Recall that in the case of a single random variable, the Jarque-Bera (1987) test (following earlier work by Bowman and Shenton, and others) is a test of the hypothesis that the skewness of the underlying distribution is zero, and the kurtosis of that distribution is three. So, one way to approach testing for multivariate normality might be to test if some multivariate measure of skewness is zero, and at the same time some suitable measure of multivariate kurtosis is three.

The question is, how might we define these two measure in the multivariate case? It's not as simple as you might think, and there's certainly more than one way to proceed. For example, Mardia (1970) and Srivastava (1984) provide different definitions fo skewness and kurtosis in the multivariate case.

You can find a really clear discussion of these measures in Koisumi et al. (2009).These authors then present multivariate counterparts to the Jarque-Bera test, based on these alternative definitions of skewness and kurtosis.

Their simulation experiments indicate that these asymptotic tests need to be used with caution if the sample size is relatively small - but that's true of the usual (univariate) Jarque-Bera test as well, as I'll be discussing further in a later post.

The work by Koisumi et al. is most instructive, and it suggests an area for further important research, if you happen to be looking for something to fill in your spare time.

References

Jarque, C. M. and A. K. Bera, 1987. A test for normality of observations and regression residals. International Statistical Review, 55, 165-172.

Koisumi, K., N. Okamoto, and T. Seo,, 2009. On Jarque-Bera tests for assessing multivariate normality. Journal of Statistics: Advances in Theory and Applications, 1, 207-220.

Mardia, K. V., 1970. Measure of multivariate skewness and kurtosis with applications.
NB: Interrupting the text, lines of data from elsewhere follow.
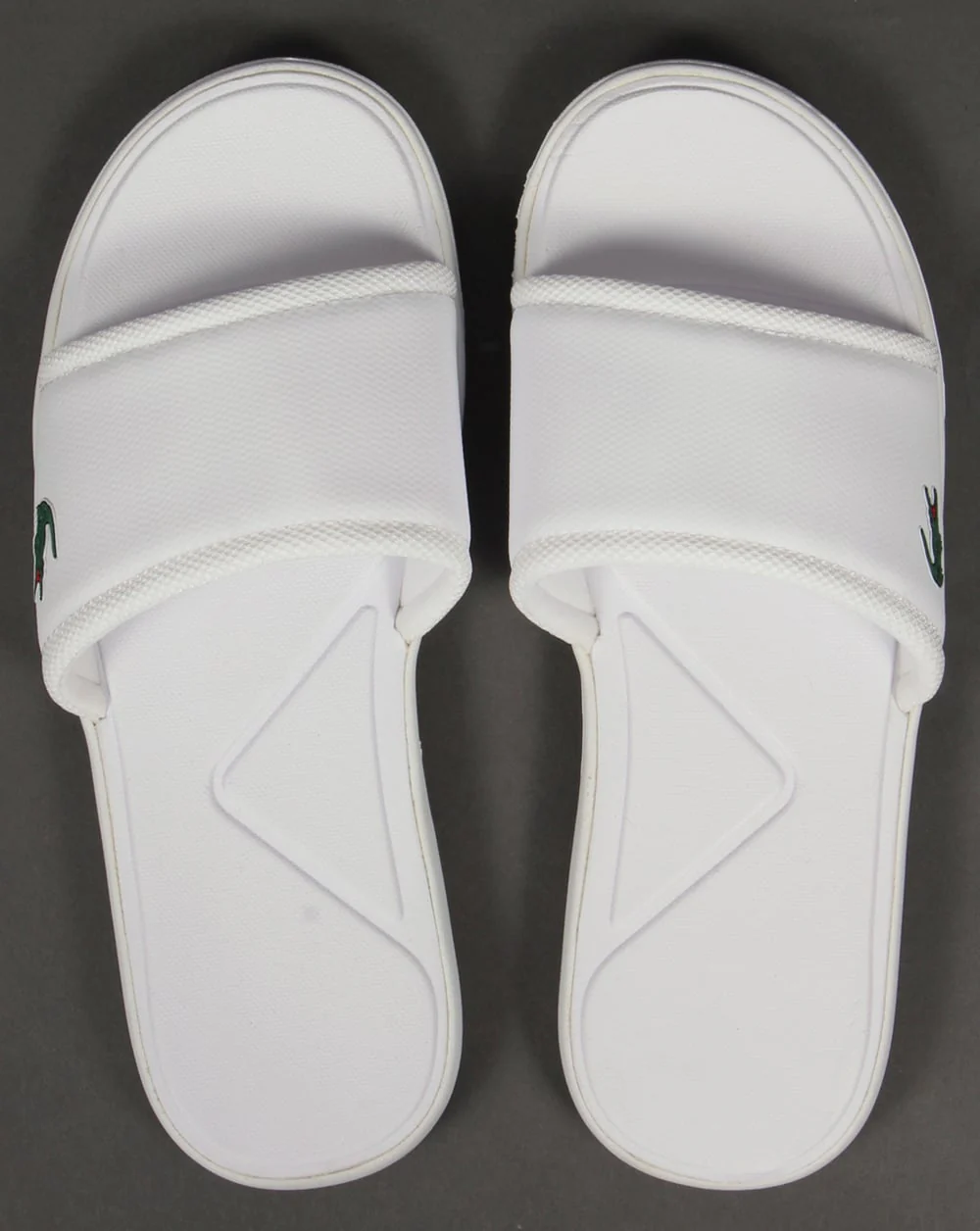 Lacoste L.30 Sport Sliders White - Image 3
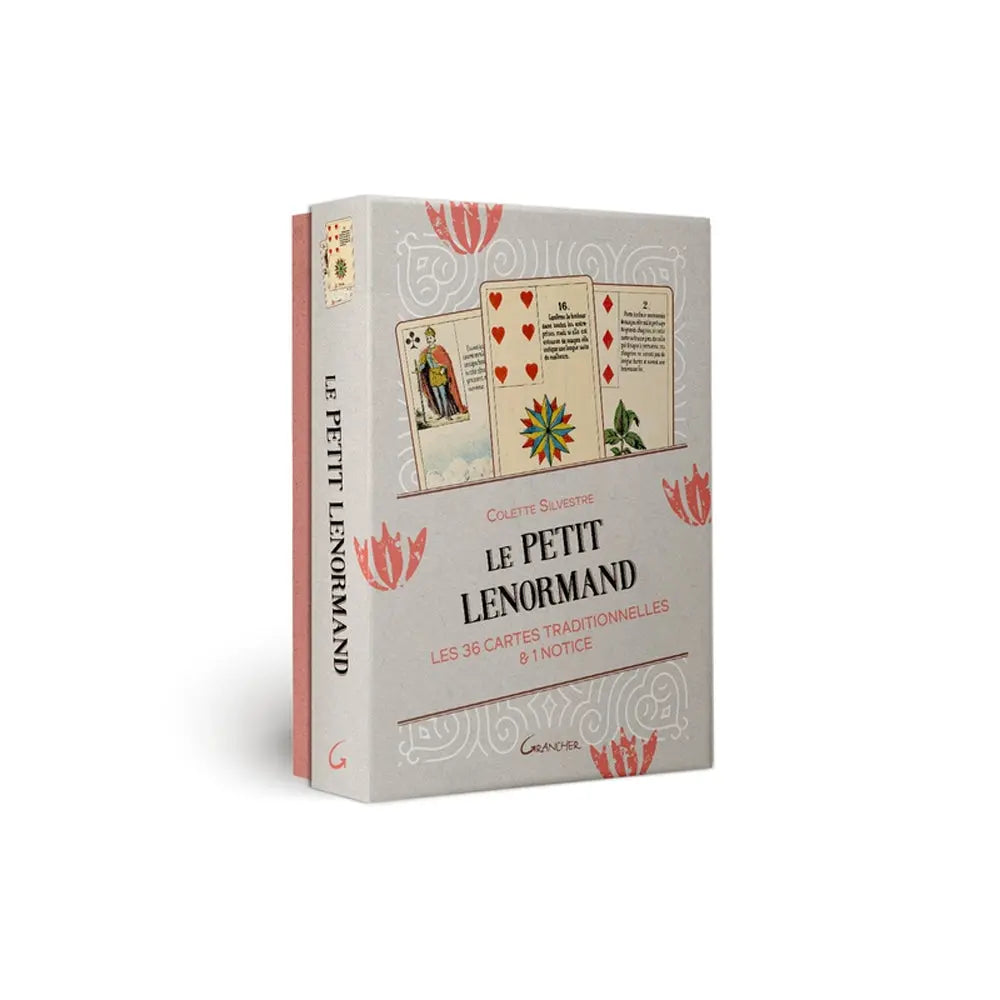 Le Petit Lenormand Coffret - 36 Cartes et Livret Editions Grancher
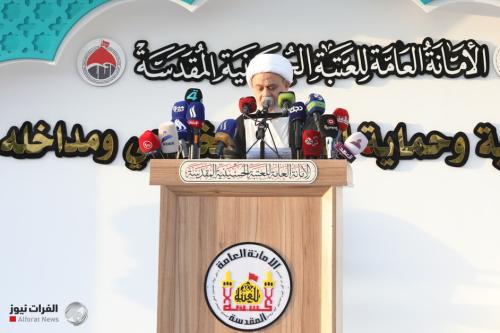 خطيب صلاة العيد في كربلاء: الشعب العراقي مدرسة في الصبر والتكافل وواجهة فخر في مواجهة المحن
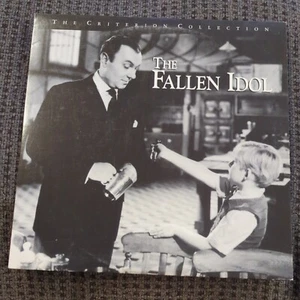 "The Fallen Idol" Criterion Collection #164 Laserdisc LD - Carol Reed - Photo 1/2
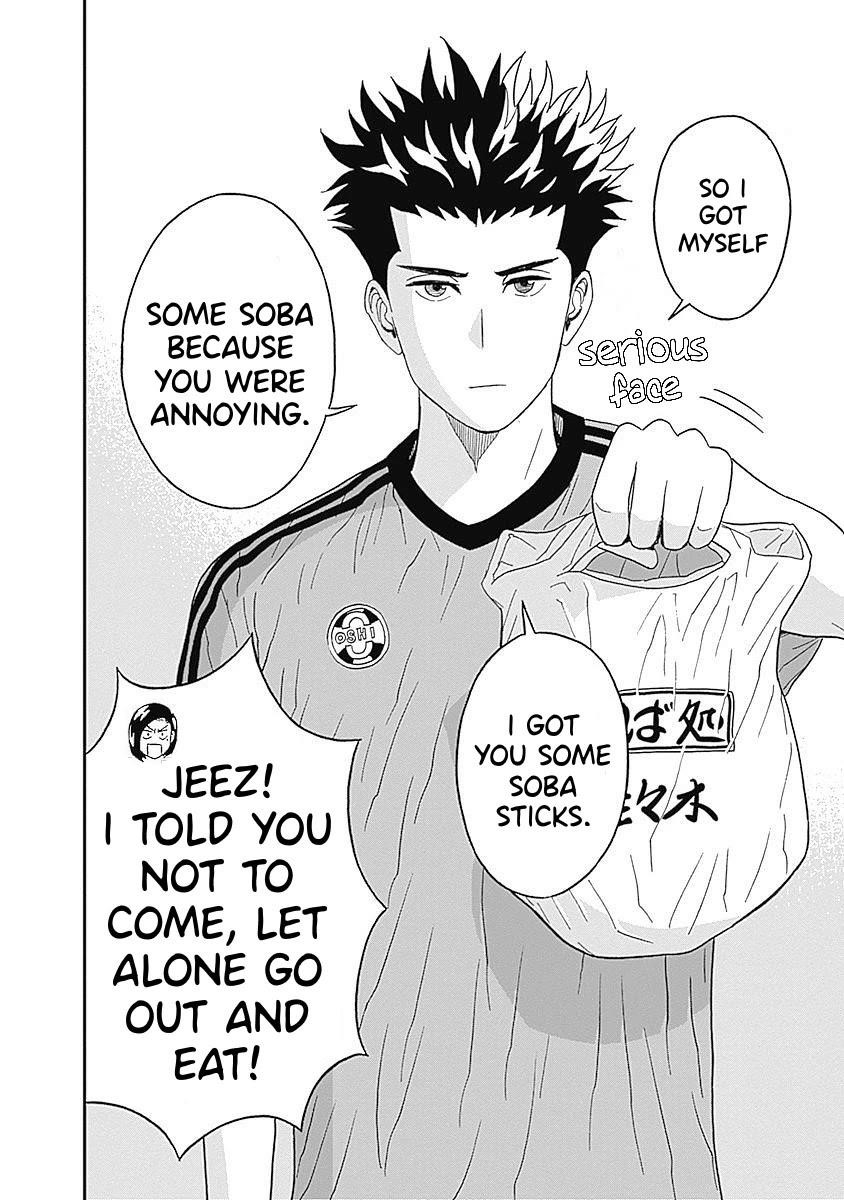 Clean Freak! Aoyama-kun Chapter 20 - Page 16 in English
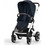 Cybex Gold Talos S Lux Καρότσι Μωρού Ocean Blue Silver Frame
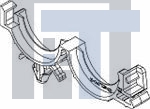 12020637 Автомобильные разъемы CONDUIT CLIP ROSEBUD SIZE 22 6.35 DIAM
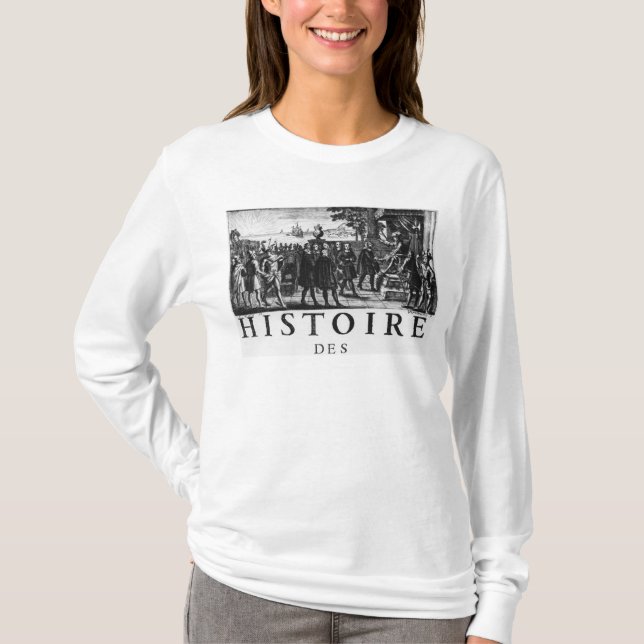 T-shirt Base par Louis XIV, roi de la France (Devant)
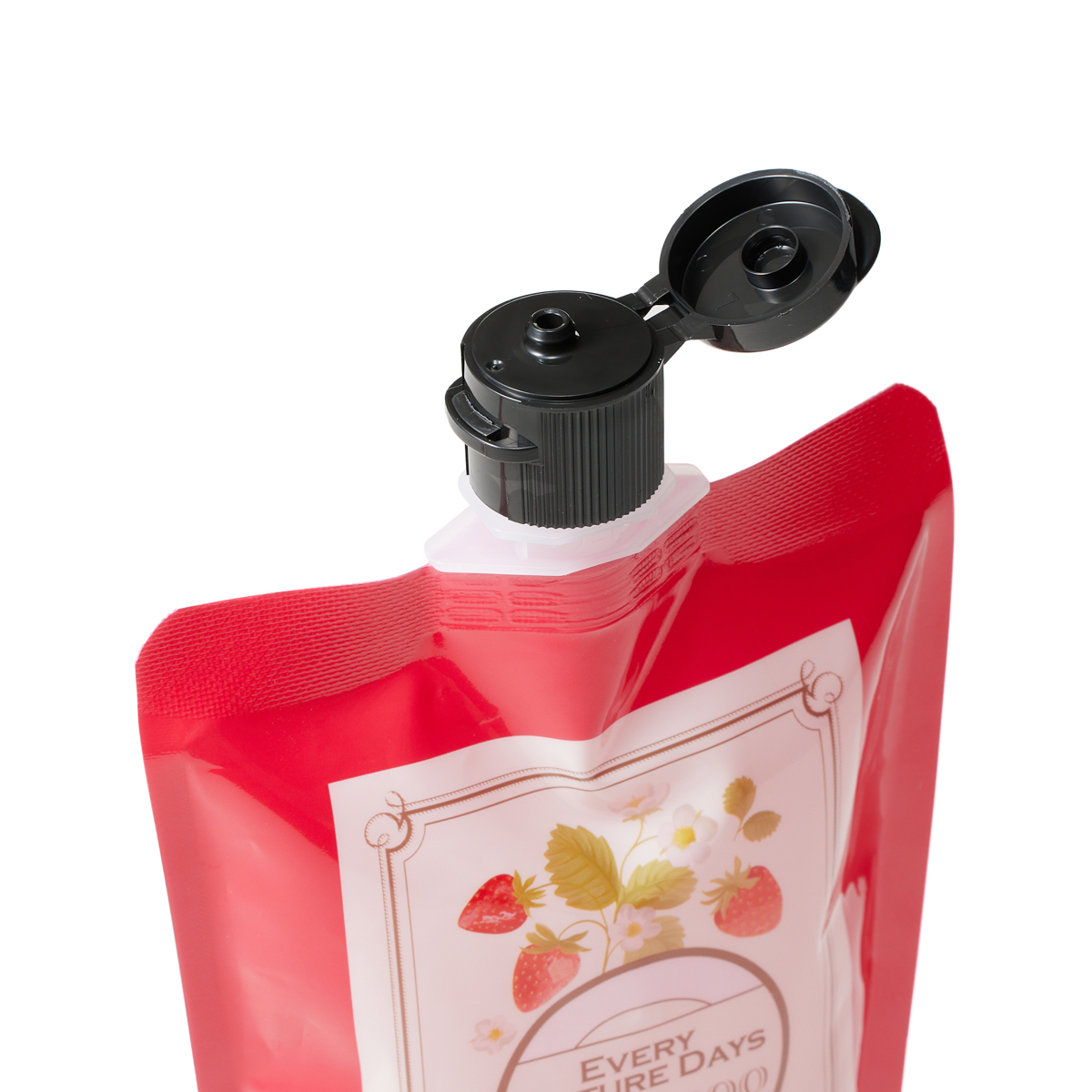 EVERY NATURE DAYS】いちごシャンプー 220mL | かぜとゆきオンライン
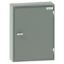 Picture of Acti9, MD Isobar standard distribution board, Acti9, 24 poles, 160A main switch, 18mm, IP56, grey
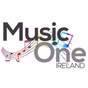 Music One Ireland logo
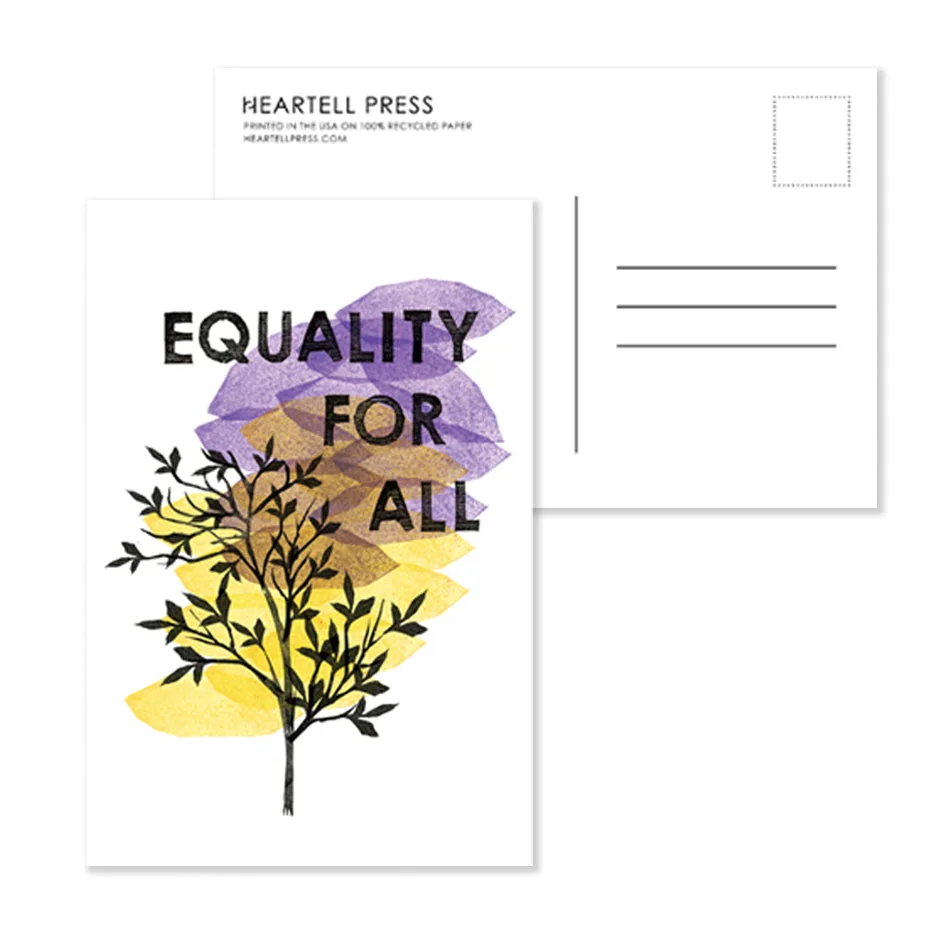 Equality for All ポストカード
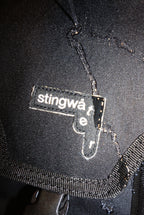 Stingwater Alpha Crossbody Bag black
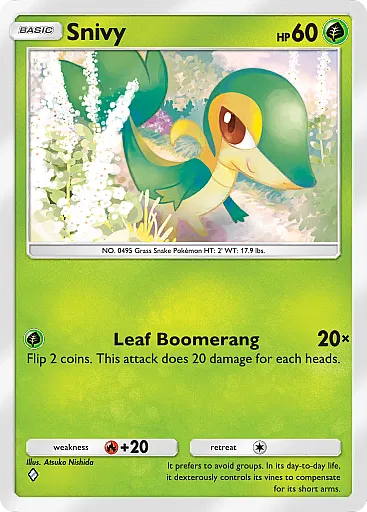 Snivy (Pokémon TCG Pocket)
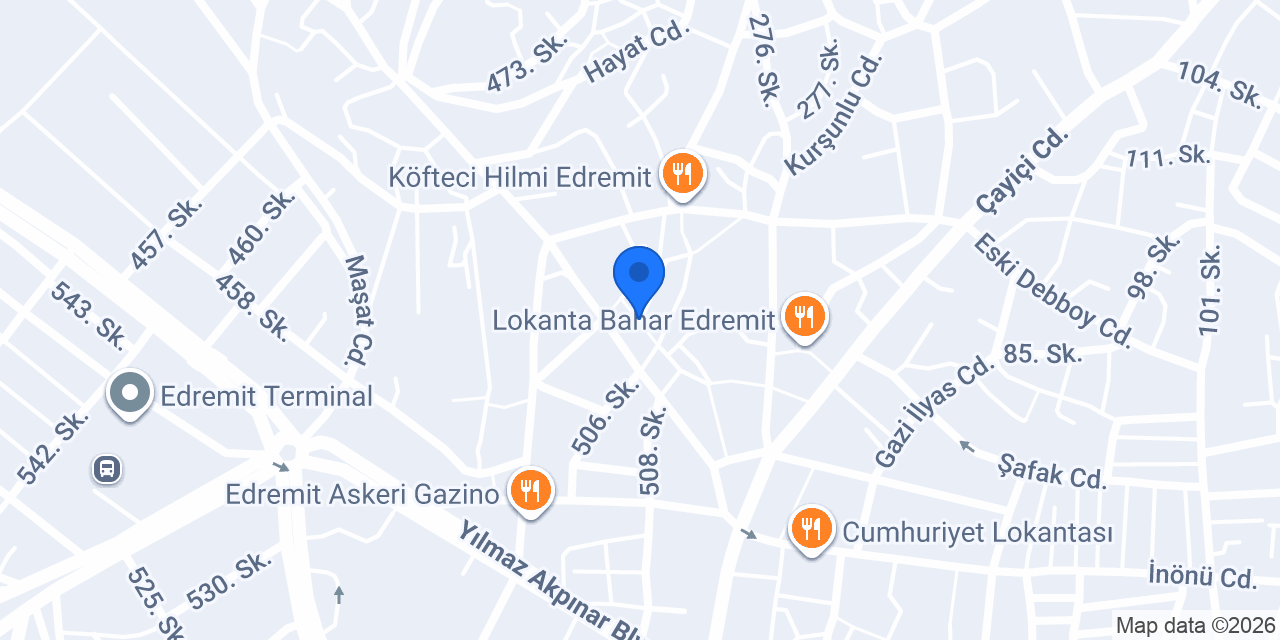 Naz ofset konumu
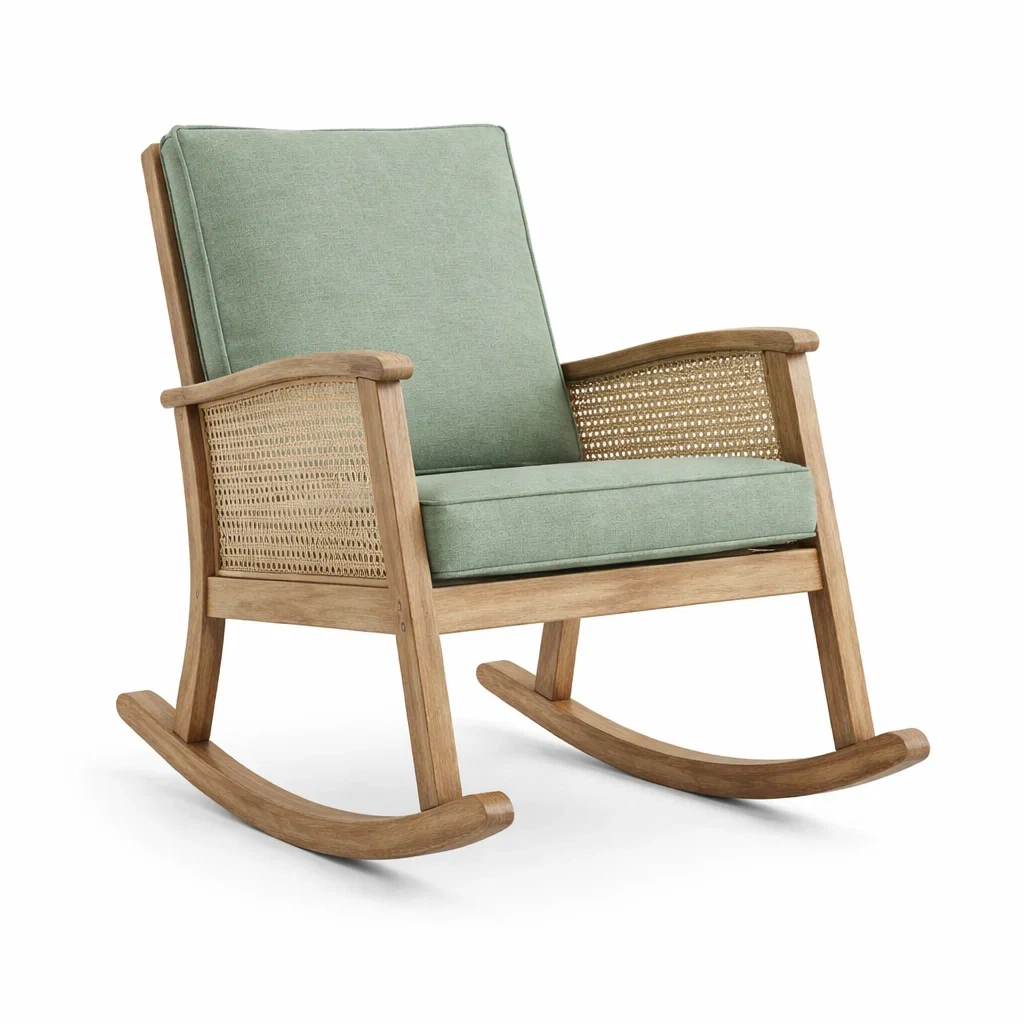 Mobilier de salon,Fauteuil à bascule - TRENDYHAVENLIVING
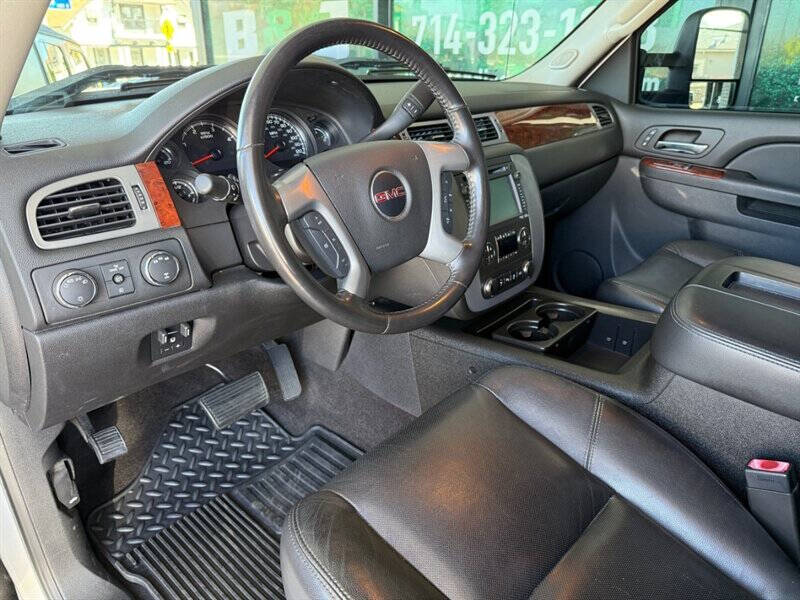 2013 GMC Sierra 3500HD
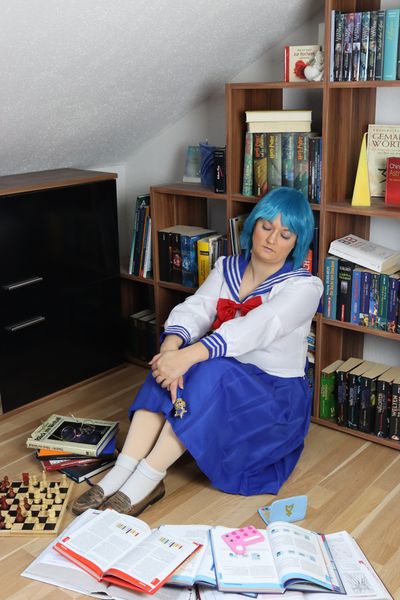 Amy-sama - Ami Mizuno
Biometrika, 57, 519-530.

Srivastava, M. S., 1984. A measure of skewness and kurtosis and a graphical method for assessing multivariate normality. Statistics and Probability Letters, 2, 263-267.

1. Normality tests are used routinely for model validation in the tradition I have been trained in. This can be seen in OxMetrics which follows that tradition and therefore reports normality tests, including a multivariate version, for the residuals when fitting a VAR. "Residual analysis" is also central in the cointegration package CATS in RATS. The multivariate normality test used in OxMetrics and CATS is Doornik and Hansen (2008) from the Oxford Bulletin and that article seems to build upon the same work as Koisumi et. al.. By the way, Hansen is professor at my department and one of the original authors of CATS.

2. There is also the paper by Doornik and Hansen, An Omnibus Test for Univariate and Multivariate Normality, available at: http://www.doornik.com/research/normal2.pdf
Eric de Souza

1. Thanks - there are no doubt others too.

3. Multivariate normality? Forget it. The answer is always "No".

The real question is "If I model this distribution as multivariate normal, will I be misled in the inferences I want to make about it?" The answer to that question is, as always, "It depends on what questions you want to ask".

Putting that to one side, the property that characterises the multivariate normal more simply than any other is that the marginal distribution of *every* linear function has to be univariate normal. This seems to open the way to some reasonable checks, at least, using univariate tests of normality and simulation; alternatively looking at univariate test statistics and finding, by optimisation, the worst case value for a multivariate distribution, and using that as your test statistic for the multivariate case. Finding even the null distribution might be a bit of chore, though.

4. A L Nagar passed away last month. If and when you find time, could you kindly write about his contributions to econometrics.

1. Sriram - thanks for the comment. Yes, I have a piece dedicated to Nagar coming up shortly.